What do you want from life? New tricks to avoid paying high endoscope repair fees and signing endless shipping waybills? Well, here are devices that are going to rock your world, and suggestions that will prompt the OR staff to think you are a star. New test equipment to assess endoscope performance is changing how hospitals manage the tubes. Let’s take a look inside.

Hospital budgets are perpetually under scrutiny. When the line item “Endoscope Repairs” reaches the $50k per year level, someone’s bound to notice and call on his or her favorite BMET to investigate (and fix) the problem.

Hartford Hospital in Hartford, Conn., with about 30,000 endoscopic procedures a year, is a perfect example. Eric Rosow, Hartford’s director of engineering says, “For a large hospital to spend $50k to $100k per year is not an outrageous number.”

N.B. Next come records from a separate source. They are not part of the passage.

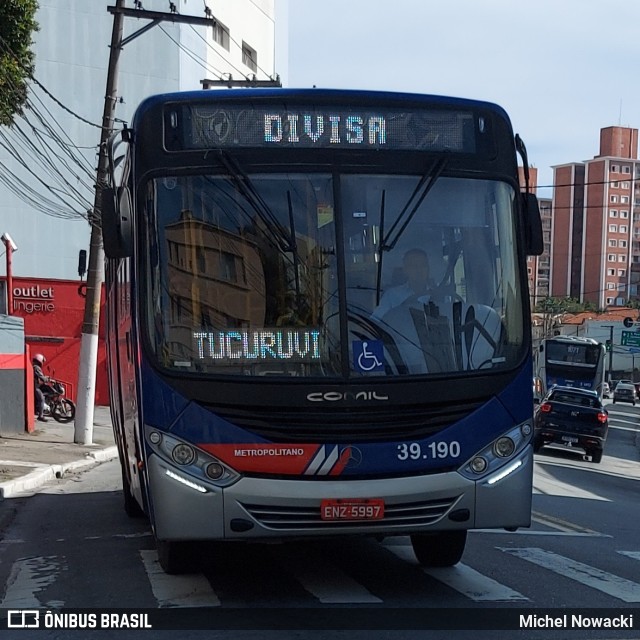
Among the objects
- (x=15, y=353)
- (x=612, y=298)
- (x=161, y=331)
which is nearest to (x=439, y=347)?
(x=161, y=331)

Seven years ago, Rosow analyzed the large expenditures for endoscope repairs that the hospital incurred. He also heard about incidents where an endoscope needed to be replaced mid-procedure due to poor image quality (and we can imagine clinicians who might have uttered a naughty word or two when that happened!). Rosow, who had been interested in virtual instrumentation for years, and his colleagues took action. In a collaboration that included biomedical personnel, surgeons, nurses and OR technicians, software engineers, and members from research and administrative staff, Rosow’s group developed The EndoTester.

The EndoTester is a specialized optical bench that provides quantitative testing of the fiber optics and lens systems in rigid endoscopes. This system has been used to evaluate scopes prior to purchase or acquisition, as a component in a prospective maintenance program, to troubleshoot when a problem arises and for life-cycle analysis of endoscope performance. An endoscope can be tested before and after the scope is sent out for repairs to determine effectiveness of those activities. With an intuitive user interface, this system is considered “plug and play” and permits comparison of scope performance over time.

Determining when a scope needs to be replaced is a valuable function of ongoing testing. Quantitative objective data, rather than a subjective evaluation that a scope isn’t working properly, helps to make informed decisions concerning repairs or replacement.